Task
Would you please copy every line from the records that contains the word "style"?

Given data

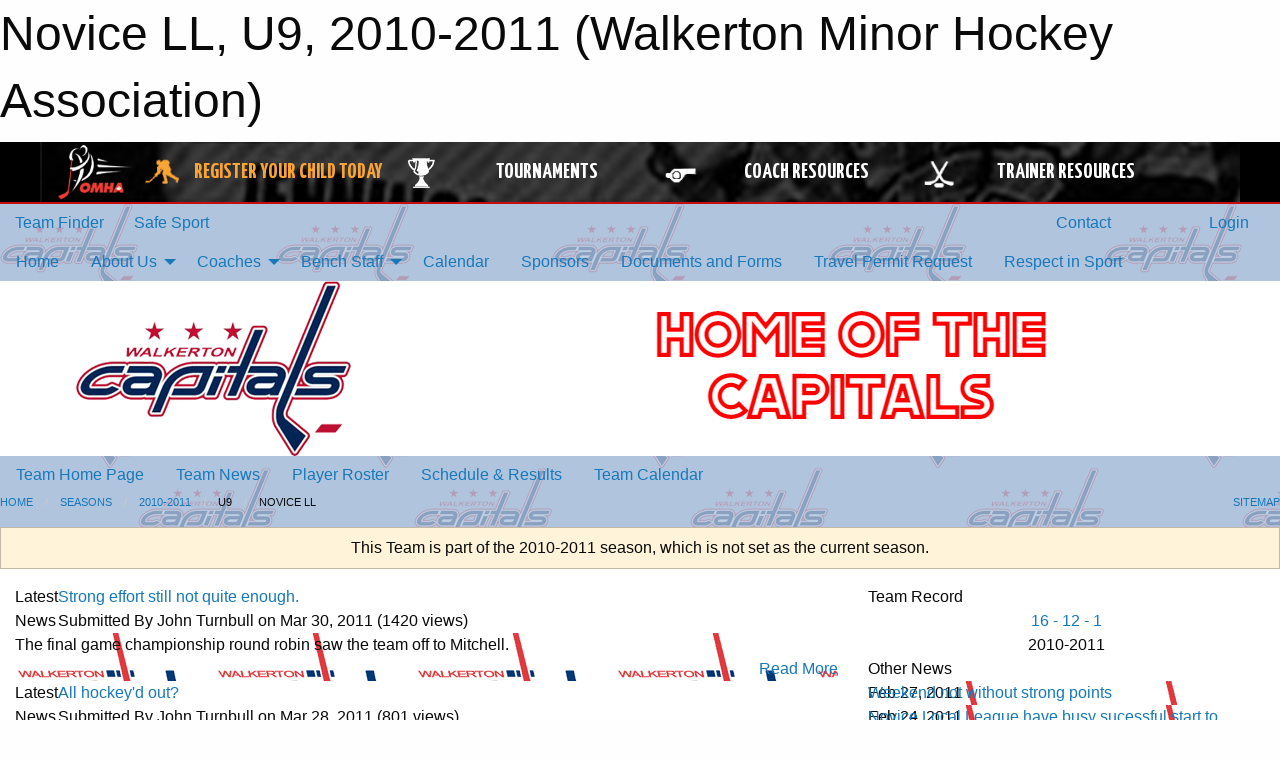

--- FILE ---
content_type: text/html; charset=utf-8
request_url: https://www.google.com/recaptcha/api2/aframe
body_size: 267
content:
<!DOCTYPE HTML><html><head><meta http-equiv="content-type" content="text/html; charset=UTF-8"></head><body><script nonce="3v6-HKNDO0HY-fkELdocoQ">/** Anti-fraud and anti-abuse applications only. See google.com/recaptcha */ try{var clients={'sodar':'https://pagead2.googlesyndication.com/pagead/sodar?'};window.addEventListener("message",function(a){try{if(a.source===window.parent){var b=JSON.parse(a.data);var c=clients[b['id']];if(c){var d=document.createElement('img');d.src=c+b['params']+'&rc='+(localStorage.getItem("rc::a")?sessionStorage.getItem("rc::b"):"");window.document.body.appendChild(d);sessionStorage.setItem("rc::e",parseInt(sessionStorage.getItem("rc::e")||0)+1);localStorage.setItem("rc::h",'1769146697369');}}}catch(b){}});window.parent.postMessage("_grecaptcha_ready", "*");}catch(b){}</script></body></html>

==

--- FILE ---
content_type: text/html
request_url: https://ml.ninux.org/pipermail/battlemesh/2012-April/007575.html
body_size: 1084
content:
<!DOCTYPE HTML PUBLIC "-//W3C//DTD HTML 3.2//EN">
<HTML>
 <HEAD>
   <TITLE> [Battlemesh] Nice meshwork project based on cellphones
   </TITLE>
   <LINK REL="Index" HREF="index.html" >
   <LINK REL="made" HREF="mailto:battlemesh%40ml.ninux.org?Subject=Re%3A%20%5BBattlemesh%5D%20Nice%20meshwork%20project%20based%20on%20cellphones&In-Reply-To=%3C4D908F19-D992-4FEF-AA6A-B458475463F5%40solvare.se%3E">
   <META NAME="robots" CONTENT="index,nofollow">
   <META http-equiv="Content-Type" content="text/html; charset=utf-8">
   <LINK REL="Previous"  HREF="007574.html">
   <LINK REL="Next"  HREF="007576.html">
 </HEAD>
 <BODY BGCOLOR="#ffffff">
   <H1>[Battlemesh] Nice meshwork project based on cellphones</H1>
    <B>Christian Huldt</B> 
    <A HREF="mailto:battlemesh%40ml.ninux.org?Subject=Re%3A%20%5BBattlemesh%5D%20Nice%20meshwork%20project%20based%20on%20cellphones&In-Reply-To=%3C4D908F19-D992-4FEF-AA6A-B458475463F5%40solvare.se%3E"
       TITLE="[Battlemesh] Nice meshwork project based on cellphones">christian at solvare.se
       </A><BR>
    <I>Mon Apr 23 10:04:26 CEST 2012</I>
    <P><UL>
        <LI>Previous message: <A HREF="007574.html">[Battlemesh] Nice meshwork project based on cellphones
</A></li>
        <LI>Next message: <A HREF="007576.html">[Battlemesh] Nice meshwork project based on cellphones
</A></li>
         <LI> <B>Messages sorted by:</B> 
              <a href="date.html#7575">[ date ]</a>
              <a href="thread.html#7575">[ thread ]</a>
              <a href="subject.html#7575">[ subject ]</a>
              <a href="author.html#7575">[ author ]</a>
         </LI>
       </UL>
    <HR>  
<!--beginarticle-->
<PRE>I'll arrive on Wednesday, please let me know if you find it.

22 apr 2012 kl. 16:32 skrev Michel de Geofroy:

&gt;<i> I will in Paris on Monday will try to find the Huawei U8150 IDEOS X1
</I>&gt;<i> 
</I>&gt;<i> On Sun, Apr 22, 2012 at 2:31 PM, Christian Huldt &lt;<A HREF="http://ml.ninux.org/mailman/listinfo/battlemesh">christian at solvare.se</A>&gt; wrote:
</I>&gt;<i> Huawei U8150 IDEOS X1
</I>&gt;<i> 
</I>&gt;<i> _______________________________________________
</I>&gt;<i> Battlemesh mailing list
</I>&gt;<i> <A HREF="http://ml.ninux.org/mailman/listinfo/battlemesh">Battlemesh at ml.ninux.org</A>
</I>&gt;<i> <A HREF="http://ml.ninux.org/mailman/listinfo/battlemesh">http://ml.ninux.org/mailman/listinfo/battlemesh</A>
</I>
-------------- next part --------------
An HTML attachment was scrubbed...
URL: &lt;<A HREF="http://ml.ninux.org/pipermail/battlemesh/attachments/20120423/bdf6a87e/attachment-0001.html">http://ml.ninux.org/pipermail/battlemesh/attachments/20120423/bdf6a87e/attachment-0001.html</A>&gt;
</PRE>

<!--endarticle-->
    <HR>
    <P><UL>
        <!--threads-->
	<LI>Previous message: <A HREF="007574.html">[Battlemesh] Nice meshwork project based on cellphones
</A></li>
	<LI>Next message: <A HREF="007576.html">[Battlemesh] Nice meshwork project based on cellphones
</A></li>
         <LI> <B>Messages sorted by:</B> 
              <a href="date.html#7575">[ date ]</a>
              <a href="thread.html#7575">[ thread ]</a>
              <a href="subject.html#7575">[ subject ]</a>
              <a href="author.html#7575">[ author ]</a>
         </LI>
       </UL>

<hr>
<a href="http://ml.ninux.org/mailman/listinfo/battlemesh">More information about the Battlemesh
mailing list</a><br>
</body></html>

...

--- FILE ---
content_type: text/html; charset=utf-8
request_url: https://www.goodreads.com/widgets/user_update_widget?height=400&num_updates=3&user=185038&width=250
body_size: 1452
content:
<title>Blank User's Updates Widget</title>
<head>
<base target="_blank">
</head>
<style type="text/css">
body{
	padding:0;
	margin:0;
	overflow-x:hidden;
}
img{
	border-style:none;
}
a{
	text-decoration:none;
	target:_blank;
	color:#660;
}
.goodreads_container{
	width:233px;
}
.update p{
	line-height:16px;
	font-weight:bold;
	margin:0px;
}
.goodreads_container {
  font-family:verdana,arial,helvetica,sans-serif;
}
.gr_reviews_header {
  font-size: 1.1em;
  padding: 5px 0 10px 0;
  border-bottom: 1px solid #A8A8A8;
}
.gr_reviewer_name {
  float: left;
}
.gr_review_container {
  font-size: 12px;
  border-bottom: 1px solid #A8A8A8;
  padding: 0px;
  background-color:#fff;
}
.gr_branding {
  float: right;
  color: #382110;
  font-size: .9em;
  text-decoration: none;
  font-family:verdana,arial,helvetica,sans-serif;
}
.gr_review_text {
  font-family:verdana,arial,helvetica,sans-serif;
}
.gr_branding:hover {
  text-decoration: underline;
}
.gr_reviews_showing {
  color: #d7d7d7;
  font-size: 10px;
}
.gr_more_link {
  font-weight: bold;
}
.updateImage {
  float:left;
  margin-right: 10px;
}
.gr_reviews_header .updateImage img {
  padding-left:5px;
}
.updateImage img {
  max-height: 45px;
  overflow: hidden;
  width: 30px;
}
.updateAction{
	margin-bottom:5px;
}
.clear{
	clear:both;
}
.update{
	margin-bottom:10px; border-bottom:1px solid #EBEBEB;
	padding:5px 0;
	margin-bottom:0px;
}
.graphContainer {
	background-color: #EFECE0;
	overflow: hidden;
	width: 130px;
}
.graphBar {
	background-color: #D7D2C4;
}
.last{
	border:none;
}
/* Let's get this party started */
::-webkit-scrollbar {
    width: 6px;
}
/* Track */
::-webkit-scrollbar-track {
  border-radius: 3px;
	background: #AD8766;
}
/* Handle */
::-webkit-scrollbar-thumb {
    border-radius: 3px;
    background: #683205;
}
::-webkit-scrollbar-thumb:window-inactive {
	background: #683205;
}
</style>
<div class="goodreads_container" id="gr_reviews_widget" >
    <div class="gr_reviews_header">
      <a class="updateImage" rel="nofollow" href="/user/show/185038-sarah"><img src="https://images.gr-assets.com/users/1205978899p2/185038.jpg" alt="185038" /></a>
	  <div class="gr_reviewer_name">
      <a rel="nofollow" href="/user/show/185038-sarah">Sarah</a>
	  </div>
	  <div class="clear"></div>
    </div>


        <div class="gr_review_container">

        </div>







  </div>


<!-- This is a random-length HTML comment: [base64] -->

Exercise result
<style type="text/css">
	border-style:none;
</style>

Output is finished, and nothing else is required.